Imagine a data scientist trying to understand whether a new algorithm for cancer screening is biased against Black patients. The new technology dispenses a binary prediction: positive or negative for cancer. Armed with three pieces of information about each patient — their race, the positive or negative prediction of the algorithm, and whether the patient truly has cancer — how can the data scientist determine if the algorithm is behaving equitably?
One reasonable way to probe the question is to see if error rates are different for Black patients versus white patients. Errors are costly in either direction. For instance, failing to diagnose cancer (getting a false negative) among Black patients at a higher rate than white ones might be considered unacceptably discriminatory. A differing rate of false positives — which takes healthy patients down a pointless and costly rabbit hole — is also problematic. If an algorithm has equal rates of false positives and negatives for Black and white patients, it is said to have attained equalized odds. That is one form of fairness.
Another way to measure fairness is to check whether the algorithm’s predictions have the same meaning for Black and white patients. For example, if a negative prediction corresponds to a 90% chance that a white patient is cancer-free but only a 50% chance that a Black patient is, then the algorithm might reasonably be considered discriminatory. Conversely, an algorithm whose predictions carry the same cancer implications regardless of race might be considered fair. Fairness of this flavor is called calibration.
Here’s the problem: Researchers have shown that no algorithm can attain both types of fairness. Meeting one fairness goal necessitates violating the other. It is as hopeless as pinning down both sides of a seesaw.
These various quality measures are intricately entwined. For example, the algorithm could be tweaked to raise the bar for a diagnosis of cancer. There would be fewer false alarms, but patients receiving a negative result could no longer rest so easily. Combine these competing effects with the fact that predispositions for certain cancers may, in fact, differ between racial groups and an intractable puzzle emerges.

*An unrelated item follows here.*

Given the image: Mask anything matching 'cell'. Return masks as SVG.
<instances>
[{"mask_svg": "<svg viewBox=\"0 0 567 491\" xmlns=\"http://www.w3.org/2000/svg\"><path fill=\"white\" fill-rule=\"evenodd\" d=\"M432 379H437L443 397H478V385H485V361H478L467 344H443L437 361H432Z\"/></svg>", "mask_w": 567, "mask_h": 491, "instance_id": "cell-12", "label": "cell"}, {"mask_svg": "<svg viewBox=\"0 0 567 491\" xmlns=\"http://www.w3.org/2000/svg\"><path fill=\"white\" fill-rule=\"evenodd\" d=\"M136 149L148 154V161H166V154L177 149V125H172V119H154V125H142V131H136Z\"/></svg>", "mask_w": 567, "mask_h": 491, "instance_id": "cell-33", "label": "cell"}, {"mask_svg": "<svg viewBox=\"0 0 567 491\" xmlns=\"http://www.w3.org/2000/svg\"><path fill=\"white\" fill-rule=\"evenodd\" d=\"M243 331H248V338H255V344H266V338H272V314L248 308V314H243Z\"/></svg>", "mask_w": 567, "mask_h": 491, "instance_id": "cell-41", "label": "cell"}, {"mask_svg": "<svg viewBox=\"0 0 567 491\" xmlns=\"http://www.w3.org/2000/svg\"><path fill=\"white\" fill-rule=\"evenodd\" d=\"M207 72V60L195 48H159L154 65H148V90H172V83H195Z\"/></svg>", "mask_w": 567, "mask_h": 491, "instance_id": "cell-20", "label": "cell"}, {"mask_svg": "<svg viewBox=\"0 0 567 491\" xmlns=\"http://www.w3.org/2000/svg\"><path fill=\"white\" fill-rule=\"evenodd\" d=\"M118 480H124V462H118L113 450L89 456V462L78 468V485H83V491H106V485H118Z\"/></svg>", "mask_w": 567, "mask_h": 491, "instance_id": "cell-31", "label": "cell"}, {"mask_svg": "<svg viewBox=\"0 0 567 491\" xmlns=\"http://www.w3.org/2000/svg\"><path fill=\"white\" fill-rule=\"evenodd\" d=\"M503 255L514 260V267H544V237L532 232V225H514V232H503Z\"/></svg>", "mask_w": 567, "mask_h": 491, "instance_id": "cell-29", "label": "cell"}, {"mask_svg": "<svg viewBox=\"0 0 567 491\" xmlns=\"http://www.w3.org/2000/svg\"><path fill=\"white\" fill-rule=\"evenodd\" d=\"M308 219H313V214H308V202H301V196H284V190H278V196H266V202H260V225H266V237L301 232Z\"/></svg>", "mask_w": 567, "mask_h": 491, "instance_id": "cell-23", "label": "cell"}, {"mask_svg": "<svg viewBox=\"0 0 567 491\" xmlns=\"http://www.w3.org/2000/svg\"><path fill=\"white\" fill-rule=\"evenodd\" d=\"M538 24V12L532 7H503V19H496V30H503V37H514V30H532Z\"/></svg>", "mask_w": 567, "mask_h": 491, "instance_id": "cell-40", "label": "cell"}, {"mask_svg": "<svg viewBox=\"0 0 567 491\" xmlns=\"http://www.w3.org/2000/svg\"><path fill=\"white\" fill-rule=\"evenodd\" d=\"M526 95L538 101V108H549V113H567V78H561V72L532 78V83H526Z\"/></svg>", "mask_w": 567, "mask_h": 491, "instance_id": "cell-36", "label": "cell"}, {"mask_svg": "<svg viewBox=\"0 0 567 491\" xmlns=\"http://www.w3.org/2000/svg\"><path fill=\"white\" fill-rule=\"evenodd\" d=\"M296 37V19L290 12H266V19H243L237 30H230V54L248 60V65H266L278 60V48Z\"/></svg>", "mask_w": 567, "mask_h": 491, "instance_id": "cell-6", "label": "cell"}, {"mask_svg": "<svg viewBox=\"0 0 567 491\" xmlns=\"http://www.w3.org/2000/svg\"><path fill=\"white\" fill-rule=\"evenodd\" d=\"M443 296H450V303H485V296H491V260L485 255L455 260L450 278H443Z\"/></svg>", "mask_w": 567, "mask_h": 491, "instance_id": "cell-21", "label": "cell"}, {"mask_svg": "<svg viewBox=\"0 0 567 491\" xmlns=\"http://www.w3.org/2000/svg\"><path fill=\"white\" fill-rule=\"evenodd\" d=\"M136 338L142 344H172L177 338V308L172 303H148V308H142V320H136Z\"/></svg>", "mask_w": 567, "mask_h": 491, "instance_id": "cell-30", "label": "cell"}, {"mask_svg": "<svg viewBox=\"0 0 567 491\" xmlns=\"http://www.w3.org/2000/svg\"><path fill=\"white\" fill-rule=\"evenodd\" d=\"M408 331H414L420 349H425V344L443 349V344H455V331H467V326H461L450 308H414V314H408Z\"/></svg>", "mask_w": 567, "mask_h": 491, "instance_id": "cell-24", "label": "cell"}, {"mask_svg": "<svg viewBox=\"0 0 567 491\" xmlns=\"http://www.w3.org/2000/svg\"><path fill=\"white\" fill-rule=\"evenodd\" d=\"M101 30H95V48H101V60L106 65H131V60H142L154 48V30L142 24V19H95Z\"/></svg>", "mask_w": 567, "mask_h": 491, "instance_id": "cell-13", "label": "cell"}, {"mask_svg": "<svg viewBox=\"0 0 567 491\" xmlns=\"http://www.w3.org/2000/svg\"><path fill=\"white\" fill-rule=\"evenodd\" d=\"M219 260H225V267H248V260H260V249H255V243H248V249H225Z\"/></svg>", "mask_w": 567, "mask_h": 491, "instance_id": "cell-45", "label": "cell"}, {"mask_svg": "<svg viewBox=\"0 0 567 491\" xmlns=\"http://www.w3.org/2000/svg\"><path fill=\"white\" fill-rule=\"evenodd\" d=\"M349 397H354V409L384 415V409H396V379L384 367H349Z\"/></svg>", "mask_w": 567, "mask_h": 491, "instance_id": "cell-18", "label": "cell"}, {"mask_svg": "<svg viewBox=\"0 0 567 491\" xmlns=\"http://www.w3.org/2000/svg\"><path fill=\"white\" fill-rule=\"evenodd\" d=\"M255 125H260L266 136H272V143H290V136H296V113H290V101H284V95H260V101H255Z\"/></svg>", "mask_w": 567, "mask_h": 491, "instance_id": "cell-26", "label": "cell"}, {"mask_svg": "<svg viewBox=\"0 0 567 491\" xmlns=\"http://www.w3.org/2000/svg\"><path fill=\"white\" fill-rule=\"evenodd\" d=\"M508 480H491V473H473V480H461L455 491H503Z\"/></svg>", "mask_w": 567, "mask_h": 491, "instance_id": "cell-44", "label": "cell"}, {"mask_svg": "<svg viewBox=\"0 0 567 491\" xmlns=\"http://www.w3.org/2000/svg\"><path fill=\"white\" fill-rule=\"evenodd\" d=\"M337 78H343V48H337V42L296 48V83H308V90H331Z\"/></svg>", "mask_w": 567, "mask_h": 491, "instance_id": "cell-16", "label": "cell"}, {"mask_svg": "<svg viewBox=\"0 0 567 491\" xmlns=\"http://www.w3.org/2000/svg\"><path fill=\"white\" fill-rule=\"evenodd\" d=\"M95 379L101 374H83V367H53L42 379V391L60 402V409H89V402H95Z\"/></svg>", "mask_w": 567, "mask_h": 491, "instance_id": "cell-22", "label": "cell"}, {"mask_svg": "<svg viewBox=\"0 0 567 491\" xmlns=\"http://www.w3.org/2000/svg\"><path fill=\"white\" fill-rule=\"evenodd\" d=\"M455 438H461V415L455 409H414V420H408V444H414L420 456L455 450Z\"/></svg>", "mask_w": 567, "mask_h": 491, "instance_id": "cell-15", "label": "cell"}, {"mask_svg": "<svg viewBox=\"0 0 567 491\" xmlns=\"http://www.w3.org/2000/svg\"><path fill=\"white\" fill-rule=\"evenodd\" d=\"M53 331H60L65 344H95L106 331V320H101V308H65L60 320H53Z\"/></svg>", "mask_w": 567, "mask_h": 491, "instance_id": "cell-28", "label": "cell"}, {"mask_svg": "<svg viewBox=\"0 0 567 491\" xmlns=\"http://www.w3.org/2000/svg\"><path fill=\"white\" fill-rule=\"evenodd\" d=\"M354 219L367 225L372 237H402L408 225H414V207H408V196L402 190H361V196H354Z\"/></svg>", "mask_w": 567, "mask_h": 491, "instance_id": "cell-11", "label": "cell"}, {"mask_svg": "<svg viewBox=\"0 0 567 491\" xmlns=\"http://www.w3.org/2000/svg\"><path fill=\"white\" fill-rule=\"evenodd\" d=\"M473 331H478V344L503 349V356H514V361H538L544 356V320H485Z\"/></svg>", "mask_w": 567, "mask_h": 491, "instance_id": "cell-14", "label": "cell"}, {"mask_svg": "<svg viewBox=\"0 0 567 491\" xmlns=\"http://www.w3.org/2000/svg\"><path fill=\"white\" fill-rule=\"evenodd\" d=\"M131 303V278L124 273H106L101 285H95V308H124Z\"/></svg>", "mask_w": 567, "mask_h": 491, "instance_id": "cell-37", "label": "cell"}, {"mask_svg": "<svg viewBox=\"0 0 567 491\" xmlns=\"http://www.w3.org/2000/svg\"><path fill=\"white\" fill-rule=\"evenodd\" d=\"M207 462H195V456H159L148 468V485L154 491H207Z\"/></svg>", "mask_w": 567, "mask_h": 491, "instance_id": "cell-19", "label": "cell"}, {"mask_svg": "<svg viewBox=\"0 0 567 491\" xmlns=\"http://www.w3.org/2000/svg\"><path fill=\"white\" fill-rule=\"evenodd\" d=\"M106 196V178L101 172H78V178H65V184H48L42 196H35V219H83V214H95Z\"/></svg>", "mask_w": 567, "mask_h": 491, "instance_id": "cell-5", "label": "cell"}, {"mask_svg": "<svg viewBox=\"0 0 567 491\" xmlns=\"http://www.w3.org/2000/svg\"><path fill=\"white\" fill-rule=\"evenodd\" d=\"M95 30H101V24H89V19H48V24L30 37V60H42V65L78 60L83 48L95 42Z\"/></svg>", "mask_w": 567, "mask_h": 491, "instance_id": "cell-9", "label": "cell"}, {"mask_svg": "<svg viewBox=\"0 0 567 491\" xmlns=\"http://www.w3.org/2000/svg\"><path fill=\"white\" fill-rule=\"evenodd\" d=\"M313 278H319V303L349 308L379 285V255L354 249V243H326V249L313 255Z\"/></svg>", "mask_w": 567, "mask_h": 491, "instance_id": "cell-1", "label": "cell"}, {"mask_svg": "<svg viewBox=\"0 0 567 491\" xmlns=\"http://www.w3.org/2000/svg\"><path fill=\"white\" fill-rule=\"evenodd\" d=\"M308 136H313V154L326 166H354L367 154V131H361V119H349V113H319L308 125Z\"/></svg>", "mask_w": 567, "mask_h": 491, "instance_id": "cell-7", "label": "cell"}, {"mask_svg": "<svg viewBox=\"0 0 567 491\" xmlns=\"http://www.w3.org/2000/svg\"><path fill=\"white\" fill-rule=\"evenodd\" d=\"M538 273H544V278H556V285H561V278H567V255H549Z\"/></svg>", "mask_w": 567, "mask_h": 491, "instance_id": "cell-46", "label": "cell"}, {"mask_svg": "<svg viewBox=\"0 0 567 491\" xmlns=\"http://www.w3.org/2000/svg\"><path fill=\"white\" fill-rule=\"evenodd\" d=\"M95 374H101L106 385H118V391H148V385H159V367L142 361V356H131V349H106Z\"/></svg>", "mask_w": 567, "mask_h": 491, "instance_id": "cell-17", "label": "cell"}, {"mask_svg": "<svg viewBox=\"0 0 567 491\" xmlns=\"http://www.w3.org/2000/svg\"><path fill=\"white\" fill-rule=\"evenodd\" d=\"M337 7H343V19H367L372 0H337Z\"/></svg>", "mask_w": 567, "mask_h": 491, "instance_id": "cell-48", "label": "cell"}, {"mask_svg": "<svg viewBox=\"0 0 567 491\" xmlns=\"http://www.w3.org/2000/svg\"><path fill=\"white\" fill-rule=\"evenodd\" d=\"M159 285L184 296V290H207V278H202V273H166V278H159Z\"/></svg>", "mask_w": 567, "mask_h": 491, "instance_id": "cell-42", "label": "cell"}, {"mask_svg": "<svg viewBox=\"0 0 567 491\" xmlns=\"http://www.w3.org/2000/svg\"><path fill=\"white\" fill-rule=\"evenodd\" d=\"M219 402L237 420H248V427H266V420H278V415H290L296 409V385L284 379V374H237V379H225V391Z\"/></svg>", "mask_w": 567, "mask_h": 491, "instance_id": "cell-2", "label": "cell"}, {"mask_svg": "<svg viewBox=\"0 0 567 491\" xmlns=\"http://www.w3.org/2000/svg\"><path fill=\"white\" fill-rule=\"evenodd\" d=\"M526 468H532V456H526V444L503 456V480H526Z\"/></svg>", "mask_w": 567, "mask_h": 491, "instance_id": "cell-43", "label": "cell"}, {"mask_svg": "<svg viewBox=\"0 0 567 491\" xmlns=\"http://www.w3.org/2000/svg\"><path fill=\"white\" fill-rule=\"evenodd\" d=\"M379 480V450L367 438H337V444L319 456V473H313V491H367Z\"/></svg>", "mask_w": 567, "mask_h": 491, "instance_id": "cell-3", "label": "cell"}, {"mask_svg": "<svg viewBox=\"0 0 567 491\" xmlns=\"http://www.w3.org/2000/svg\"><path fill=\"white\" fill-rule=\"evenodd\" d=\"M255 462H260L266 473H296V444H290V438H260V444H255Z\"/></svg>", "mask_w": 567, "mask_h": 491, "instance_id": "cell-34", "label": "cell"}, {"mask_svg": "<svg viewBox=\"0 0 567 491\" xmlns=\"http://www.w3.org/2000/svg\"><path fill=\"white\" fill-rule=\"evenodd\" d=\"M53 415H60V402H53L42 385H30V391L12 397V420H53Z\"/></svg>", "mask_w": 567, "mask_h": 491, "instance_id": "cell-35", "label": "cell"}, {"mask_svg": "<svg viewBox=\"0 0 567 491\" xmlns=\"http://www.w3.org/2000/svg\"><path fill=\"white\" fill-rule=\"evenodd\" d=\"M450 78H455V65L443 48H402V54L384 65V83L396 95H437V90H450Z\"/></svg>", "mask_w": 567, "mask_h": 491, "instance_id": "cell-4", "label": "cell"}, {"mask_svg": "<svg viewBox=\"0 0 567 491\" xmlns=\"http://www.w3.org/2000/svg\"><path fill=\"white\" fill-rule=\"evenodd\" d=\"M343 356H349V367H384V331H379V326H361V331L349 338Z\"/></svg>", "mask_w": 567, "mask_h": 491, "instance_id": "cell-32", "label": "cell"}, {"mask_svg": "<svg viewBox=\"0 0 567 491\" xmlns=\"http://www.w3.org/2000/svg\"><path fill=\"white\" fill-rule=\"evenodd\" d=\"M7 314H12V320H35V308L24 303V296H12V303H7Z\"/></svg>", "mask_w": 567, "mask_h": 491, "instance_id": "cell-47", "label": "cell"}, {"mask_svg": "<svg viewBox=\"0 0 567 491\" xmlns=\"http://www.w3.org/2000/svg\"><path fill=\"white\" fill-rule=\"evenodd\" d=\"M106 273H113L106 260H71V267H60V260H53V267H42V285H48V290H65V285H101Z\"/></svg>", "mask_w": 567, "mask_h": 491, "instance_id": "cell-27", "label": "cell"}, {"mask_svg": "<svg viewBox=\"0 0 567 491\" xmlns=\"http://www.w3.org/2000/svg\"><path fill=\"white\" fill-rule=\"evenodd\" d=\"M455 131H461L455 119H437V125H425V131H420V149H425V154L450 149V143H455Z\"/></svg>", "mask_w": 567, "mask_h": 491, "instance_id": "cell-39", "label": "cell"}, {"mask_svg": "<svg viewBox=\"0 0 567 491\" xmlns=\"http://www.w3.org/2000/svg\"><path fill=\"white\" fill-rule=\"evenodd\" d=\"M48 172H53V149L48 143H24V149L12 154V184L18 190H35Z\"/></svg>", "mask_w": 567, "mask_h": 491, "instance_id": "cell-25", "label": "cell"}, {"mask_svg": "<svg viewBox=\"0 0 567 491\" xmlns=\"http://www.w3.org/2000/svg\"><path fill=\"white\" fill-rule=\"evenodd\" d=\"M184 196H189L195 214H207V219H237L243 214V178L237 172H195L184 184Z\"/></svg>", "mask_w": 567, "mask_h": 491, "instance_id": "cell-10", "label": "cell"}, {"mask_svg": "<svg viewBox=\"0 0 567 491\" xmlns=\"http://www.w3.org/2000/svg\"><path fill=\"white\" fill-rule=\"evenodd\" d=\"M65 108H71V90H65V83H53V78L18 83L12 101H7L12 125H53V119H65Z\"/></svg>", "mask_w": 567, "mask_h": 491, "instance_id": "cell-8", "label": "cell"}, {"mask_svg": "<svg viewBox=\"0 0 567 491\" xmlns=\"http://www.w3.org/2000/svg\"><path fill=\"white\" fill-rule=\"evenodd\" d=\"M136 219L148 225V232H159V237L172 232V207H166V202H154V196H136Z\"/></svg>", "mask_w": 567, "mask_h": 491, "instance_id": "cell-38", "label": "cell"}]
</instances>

These types of findings, called impossibility theorems, abound in algorithmic equity research. Although there are dozens of reasonable ways to define equity — equalized odds and calibration being just two — it’s unlikely that any handful of them can be met simultaneously. All algorithms are unfair according to some definition of fairness. Bias hunters therefore are guaranteed success. Seek and ye shall find.
These impossibilities don’t hold just for algorithms. The incompatibility of fairness definitions exists whether predictions are made by a sophisticated cancer-screening algorithm or a dermatologist using the human eye to examine skin tags. But the simple structure of algorithms — data in, decision out — has helped make it possible to study equity. It’s easy to ask for too much from algorithms, but that shouldn’t keep us from asking for anything at all. We have to be intentional and specific about the type of equity to pursue.
Even if attaining equity is fundamentally difficult, seeking it is not futile. Forcing an optimized algorithm to behave equitably might nudge it off the pinnacle of performance — but that may be a preferable trade-off. And for systems that are far from optimal and far from equitable, an alternative might exist that is better in both regards.
We are accustomed to considering social forces that undermine fairness: violent history, implicit bias and systematic oppression. Were we to shovel away these human contributors to inequity, we would still eventually hit impenetrable bedrock. These are some of the fundamental limits that algorithms are thudding against today. In seeking to improve equity, algorithms teach us that we can’t have it all.